→ Recorded data:
☆ ☆ ☆

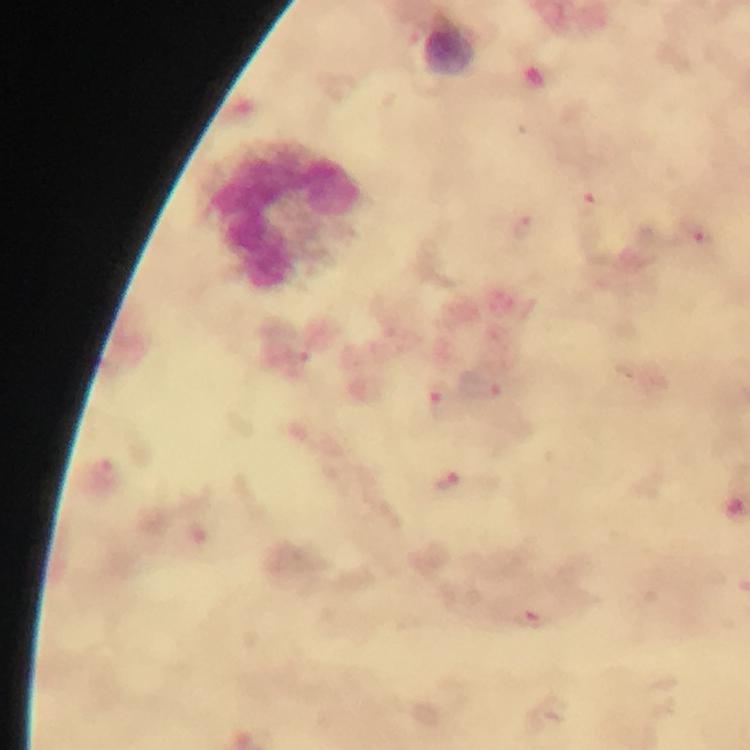

Approximate centers as {x, y} in pixels.
Summary:
  - Leukocyte locations: {450, 50}, {286, 218}
  - Malaria parasite locations: {589, 204}, {522, 227}, {700, 236}, {298, 353}, {481, 384}, {440, 398}, {449, 483}, {534, 619}
  - Magnification: 100x
  - Immersion oil: applied
  - Capture: smartphone photograph through a microscope
  - Stain: Giemsa
  - Cropped from: a single field of view
  - Context: from a diagnostic examination for malaria
  - Image size: 750×750 pixels
  - Preparation: thick blood smear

☆ ☆ ☆

→ DIRECTIONS: The answer must be an exact copy of the lines above, from the start of the records through the line with "- Magnification: 100x", and of nothing else; no pictures belong in it.

→ EXERCISE ANSWER:
Approximate centers as {x, y} in pixels.
Summary:
  - Leukocyte locations: {450, 50}, {286, 218}
  - Malaria parasite locations: {589, 204}, {522, 227}, {700, 236}, {298, 353}, {481, 384}, {440, 398}, {449, 483}, {534, 619}
  - Magnification: 100x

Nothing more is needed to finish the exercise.